▸ **Assigned task**
Where the string "static" appears in a line of the data, show that line.

:: Data for this task

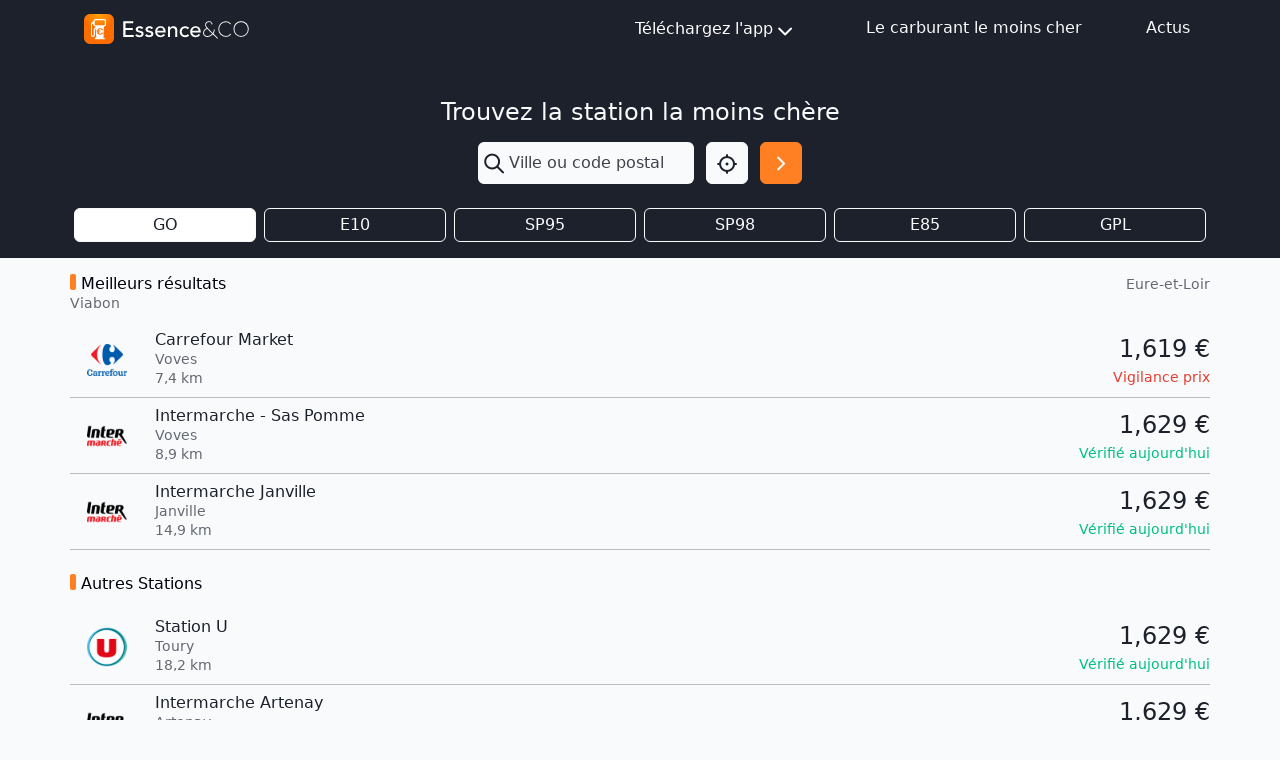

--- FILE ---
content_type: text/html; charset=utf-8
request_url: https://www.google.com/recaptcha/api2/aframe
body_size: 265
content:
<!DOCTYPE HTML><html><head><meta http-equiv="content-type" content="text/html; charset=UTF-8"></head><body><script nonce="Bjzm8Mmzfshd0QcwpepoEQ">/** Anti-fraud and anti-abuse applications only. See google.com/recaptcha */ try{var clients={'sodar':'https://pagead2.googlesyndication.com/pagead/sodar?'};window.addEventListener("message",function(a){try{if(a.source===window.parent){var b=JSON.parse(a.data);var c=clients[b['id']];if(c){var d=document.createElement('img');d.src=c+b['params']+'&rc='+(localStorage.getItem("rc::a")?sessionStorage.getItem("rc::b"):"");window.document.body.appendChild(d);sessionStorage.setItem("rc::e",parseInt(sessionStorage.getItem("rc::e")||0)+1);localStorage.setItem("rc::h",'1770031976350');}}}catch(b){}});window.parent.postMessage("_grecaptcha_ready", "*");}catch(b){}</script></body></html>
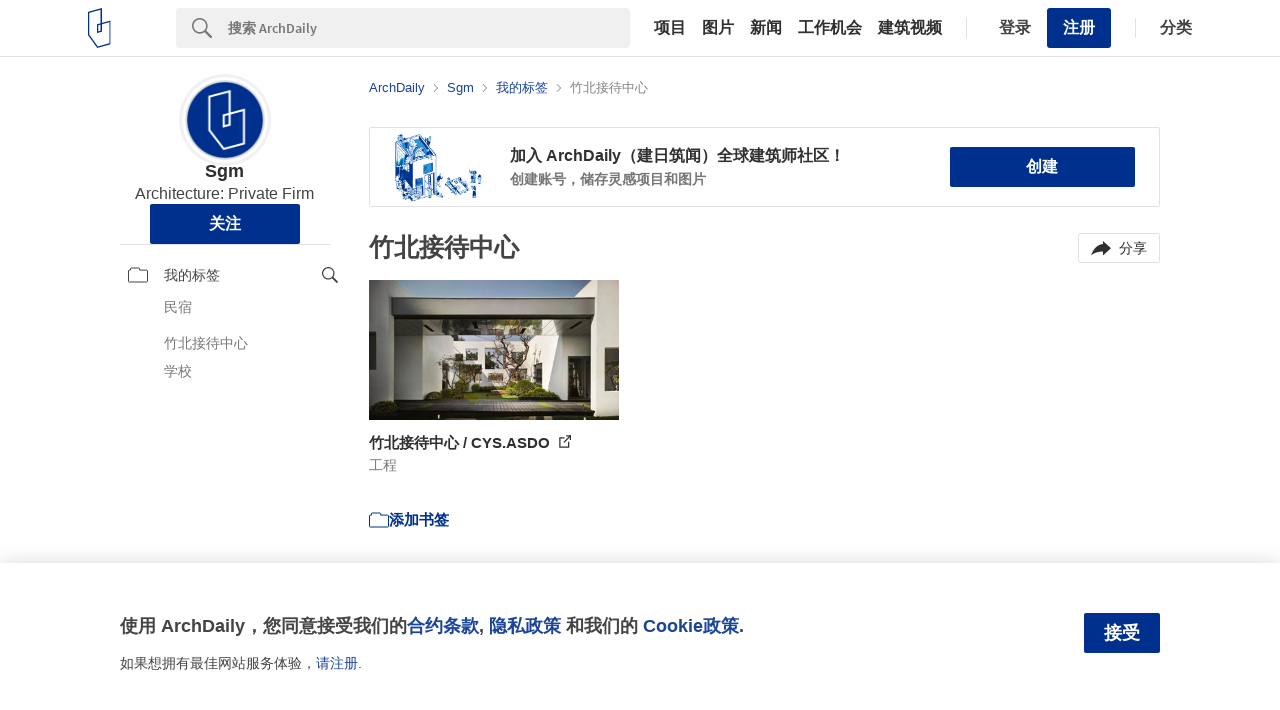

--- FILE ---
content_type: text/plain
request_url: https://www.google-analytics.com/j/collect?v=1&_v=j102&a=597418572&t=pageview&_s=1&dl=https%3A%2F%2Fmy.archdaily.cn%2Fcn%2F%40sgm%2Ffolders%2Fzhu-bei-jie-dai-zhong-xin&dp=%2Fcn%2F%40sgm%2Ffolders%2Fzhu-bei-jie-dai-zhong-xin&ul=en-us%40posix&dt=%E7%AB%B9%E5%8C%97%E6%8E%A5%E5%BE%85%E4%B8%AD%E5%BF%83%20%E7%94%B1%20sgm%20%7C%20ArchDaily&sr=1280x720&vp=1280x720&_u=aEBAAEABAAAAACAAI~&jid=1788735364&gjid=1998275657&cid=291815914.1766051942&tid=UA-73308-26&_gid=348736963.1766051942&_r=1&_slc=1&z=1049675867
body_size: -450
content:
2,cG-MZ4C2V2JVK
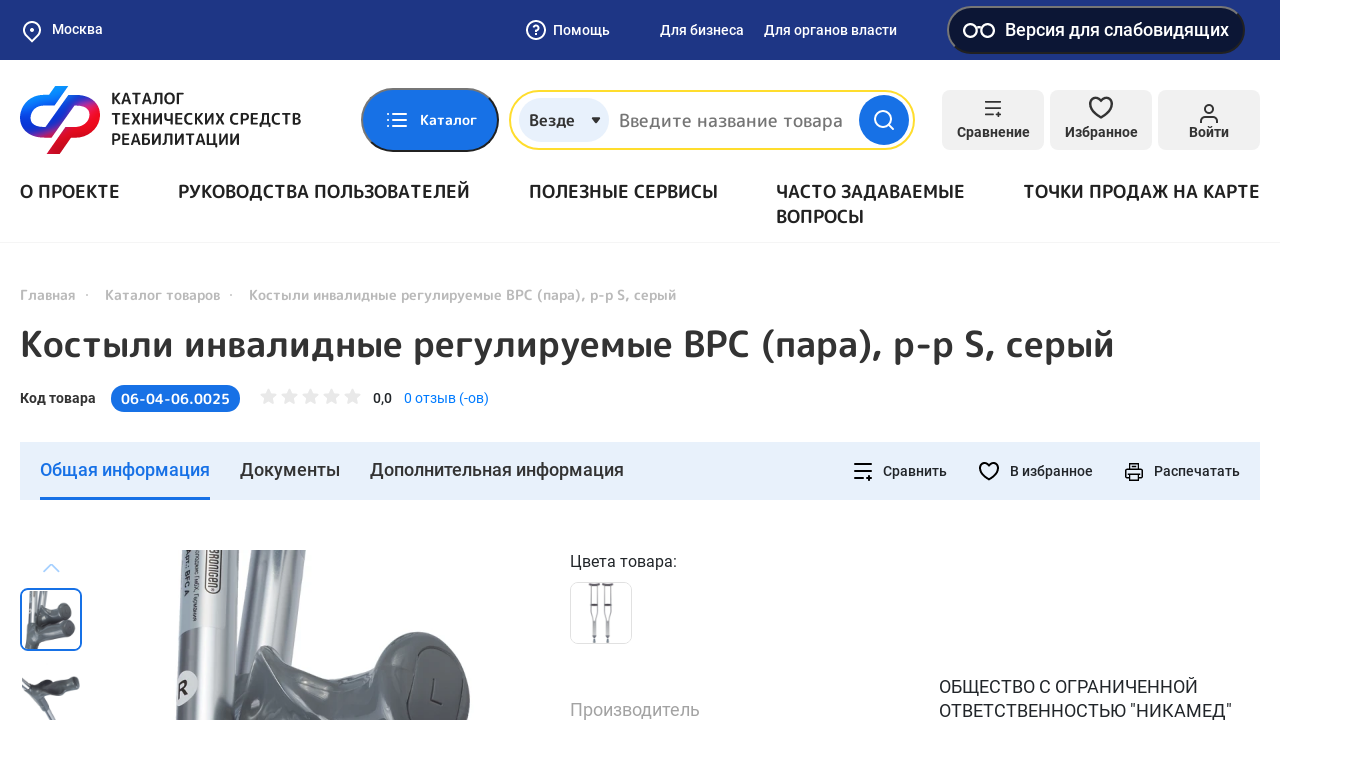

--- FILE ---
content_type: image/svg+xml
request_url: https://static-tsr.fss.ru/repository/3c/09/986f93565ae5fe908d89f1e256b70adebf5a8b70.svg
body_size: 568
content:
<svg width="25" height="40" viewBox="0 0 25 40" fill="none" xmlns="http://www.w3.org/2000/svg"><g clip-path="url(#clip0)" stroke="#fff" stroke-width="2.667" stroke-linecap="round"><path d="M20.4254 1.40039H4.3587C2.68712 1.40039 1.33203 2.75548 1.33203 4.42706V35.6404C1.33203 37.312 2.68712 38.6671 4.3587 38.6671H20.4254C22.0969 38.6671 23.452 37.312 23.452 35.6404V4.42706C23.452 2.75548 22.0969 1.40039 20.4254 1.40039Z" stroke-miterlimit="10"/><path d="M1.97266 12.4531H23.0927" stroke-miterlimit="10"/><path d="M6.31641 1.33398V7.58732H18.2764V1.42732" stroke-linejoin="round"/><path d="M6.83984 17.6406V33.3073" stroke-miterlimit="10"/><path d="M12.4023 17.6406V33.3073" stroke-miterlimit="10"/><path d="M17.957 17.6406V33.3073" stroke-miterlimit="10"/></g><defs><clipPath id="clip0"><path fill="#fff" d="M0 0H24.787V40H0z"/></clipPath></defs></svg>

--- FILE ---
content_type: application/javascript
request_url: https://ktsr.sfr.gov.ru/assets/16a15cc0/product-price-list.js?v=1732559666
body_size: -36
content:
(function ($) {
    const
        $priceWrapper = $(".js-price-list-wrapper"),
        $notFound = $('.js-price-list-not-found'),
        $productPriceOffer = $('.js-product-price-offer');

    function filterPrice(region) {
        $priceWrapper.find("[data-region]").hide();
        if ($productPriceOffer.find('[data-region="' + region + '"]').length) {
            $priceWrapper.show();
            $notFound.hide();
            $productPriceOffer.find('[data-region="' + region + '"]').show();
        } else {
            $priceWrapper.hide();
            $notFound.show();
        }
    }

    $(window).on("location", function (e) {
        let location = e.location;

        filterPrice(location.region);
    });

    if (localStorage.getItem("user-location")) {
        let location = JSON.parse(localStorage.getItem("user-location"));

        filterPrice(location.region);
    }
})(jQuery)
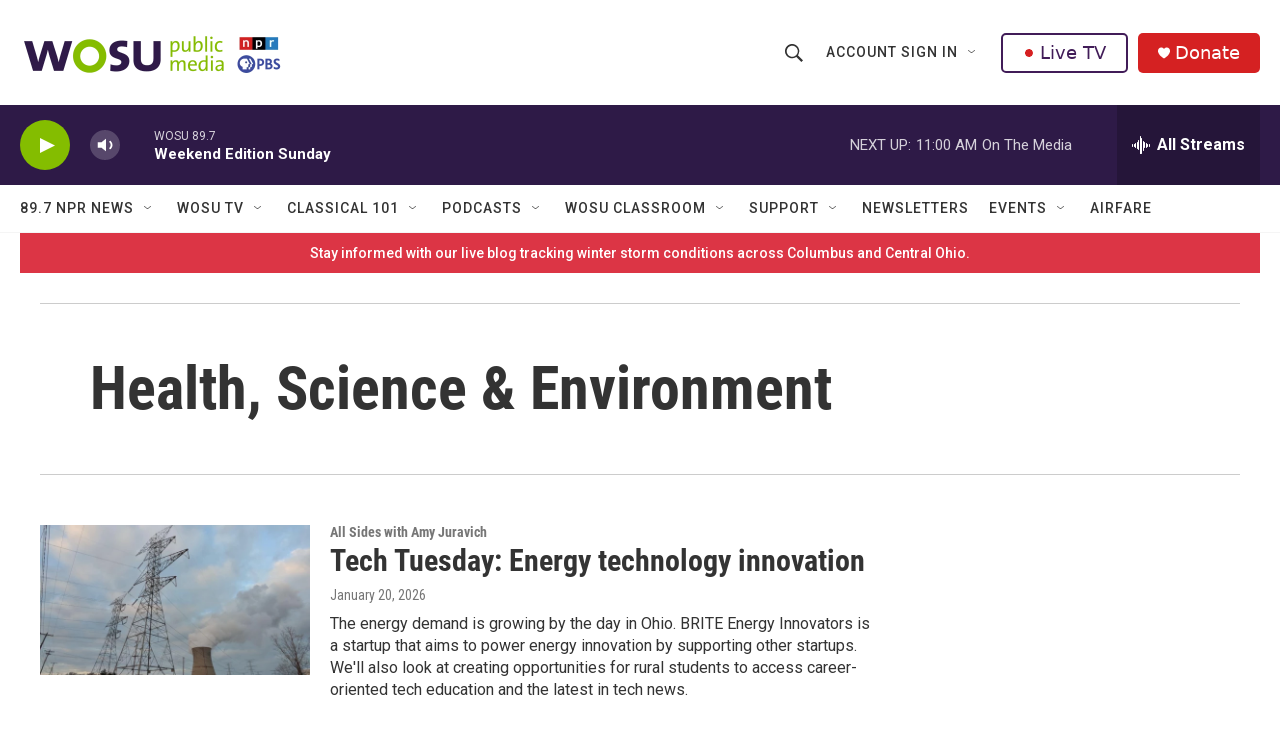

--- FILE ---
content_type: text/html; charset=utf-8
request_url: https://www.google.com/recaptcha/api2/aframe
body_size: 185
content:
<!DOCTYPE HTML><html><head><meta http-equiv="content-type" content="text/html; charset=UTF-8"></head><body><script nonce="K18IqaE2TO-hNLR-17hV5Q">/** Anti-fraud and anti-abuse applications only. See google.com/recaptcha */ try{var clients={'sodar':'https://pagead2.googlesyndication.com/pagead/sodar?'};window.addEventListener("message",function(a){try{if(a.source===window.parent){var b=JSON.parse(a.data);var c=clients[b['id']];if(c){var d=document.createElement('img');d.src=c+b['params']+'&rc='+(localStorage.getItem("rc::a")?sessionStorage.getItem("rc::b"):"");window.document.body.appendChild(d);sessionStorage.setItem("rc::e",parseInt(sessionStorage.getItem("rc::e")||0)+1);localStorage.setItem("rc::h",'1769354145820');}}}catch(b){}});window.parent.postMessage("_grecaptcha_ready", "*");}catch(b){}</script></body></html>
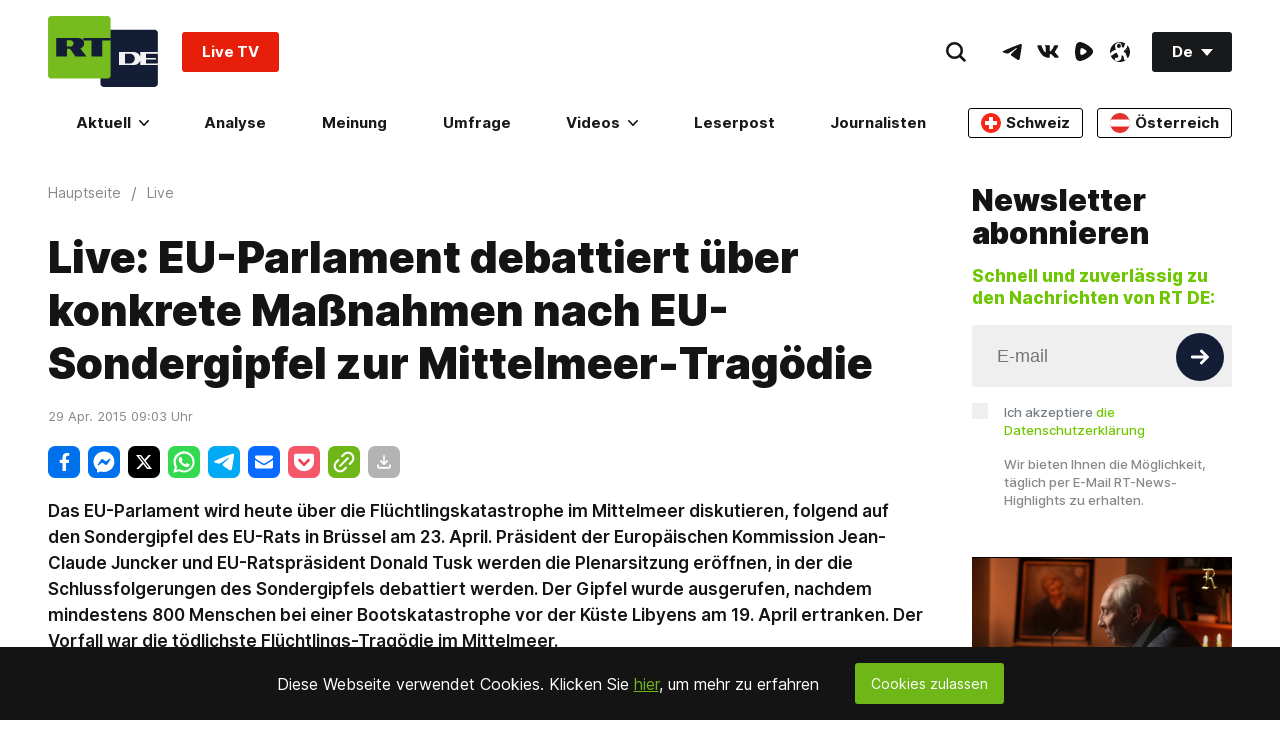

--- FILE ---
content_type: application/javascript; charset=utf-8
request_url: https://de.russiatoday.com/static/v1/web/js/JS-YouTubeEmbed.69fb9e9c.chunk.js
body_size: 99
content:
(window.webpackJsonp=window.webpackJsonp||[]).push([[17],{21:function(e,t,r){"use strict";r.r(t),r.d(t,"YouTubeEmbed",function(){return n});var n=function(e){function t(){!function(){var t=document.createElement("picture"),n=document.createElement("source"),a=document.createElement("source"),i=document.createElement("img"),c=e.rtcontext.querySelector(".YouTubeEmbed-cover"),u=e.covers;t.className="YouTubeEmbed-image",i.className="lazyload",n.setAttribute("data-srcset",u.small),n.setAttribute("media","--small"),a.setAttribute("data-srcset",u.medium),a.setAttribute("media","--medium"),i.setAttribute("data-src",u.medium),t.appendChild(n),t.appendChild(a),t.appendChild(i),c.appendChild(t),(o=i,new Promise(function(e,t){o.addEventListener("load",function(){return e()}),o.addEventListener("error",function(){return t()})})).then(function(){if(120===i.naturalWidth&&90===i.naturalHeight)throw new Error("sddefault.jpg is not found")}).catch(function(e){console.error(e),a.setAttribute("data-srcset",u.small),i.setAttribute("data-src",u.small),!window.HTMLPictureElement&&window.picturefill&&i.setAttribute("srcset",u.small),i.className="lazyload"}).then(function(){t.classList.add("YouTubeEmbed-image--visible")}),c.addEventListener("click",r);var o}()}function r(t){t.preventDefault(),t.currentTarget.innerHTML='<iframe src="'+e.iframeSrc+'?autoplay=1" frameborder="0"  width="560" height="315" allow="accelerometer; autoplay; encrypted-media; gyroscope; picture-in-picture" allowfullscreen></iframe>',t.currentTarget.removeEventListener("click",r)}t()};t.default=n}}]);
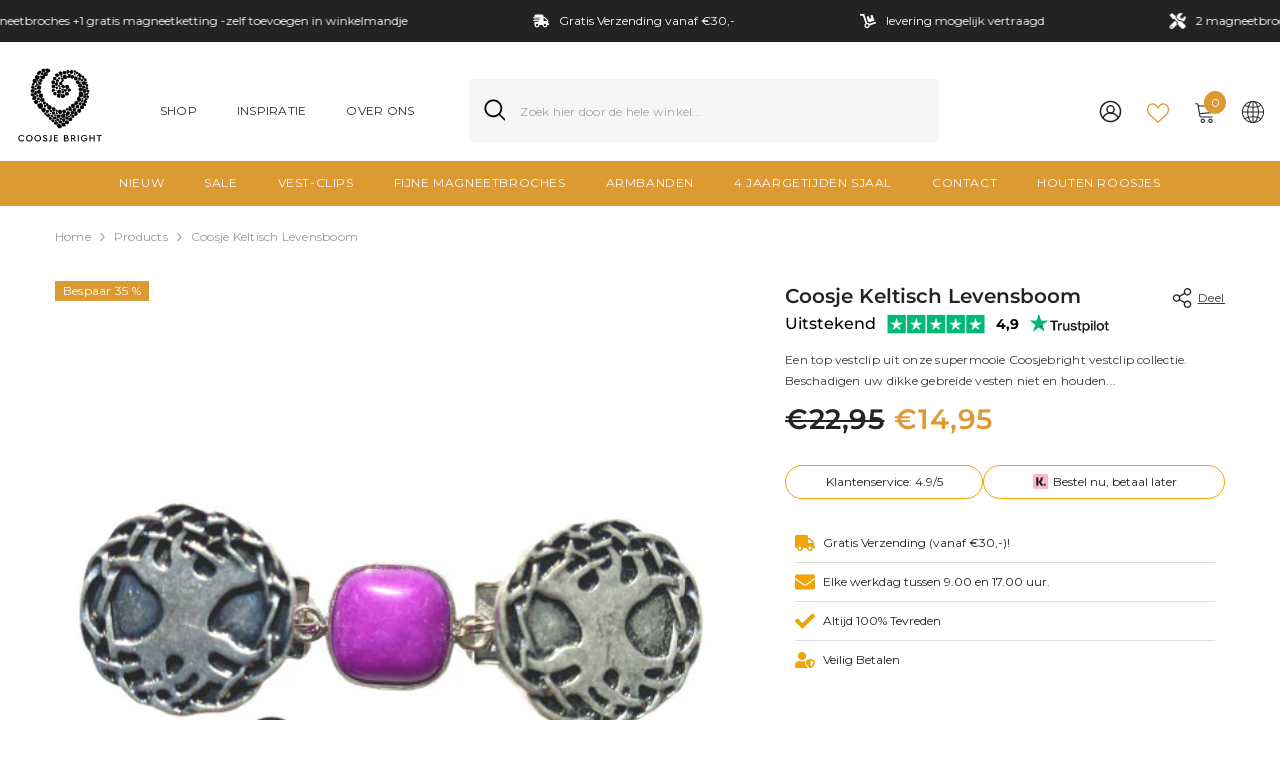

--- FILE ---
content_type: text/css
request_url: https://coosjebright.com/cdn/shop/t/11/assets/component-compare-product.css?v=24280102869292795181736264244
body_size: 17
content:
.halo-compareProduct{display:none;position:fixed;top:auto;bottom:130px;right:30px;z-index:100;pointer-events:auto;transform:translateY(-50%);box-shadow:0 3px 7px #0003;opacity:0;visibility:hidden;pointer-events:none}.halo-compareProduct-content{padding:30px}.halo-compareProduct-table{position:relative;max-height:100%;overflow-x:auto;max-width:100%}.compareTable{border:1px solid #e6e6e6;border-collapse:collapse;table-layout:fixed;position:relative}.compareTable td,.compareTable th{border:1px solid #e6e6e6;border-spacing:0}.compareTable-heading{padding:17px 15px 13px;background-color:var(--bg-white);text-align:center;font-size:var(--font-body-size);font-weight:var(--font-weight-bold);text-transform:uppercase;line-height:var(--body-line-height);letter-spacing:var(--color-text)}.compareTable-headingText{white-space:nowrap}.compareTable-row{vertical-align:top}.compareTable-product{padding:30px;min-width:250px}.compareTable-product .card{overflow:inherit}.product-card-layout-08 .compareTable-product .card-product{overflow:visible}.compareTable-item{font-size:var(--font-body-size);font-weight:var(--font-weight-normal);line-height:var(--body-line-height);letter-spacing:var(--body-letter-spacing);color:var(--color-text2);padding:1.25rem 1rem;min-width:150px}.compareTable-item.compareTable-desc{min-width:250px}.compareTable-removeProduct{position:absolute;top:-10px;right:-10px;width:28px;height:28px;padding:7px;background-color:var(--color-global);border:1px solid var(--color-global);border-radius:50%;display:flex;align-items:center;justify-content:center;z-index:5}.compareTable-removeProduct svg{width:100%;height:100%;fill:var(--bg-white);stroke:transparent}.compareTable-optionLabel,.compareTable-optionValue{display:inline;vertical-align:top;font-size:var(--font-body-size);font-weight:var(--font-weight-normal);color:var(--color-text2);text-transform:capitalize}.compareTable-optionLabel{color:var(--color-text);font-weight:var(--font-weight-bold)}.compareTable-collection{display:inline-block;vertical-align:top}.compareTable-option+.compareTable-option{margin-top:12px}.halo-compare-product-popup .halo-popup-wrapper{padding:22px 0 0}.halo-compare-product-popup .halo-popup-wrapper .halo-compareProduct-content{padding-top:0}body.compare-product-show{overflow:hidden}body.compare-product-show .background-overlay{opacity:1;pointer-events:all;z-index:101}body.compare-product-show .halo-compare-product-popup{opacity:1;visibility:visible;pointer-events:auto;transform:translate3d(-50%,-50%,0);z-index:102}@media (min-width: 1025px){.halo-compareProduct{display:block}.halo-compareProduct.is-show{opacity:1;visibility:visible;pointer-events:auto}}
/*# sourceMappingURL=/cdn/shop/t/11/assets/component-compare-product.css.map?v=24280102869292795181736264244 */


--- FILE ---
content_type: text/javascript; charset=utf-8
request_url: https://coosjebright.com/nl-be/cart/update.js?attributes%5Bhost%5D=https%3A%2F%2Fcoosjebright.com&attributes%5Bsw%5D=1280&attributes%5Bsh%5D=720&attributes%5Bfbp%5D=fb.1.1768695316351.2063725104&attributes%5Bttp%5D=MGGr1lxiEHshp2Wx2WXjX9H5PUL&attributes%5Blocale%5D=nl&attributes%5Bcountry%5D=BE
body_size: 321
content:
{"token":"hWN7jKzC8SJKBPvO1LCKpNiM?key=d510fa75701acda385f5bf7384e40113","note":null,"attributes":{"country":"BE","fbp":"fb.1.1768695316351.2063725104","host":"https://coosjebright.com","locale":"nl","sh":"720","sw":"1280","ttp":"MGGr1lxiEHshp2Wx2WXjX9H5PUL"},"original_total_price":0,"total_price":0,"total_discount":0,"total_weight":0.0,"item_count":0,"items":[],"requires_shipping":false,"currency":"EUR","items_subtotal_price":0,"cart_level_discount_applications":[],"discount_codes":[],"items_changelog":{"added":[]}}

::::

▸ **Task answer**
request_url: https://static-tsr.fss.ru/repository/3c/09/986f93565ae5fe908d89f1e256b70adebf5a8b70.svg
request_url: https://de.russiatoday.com/static/v1/web/js/JS-YouTubeEmbed.69fb9e9c.chunk.js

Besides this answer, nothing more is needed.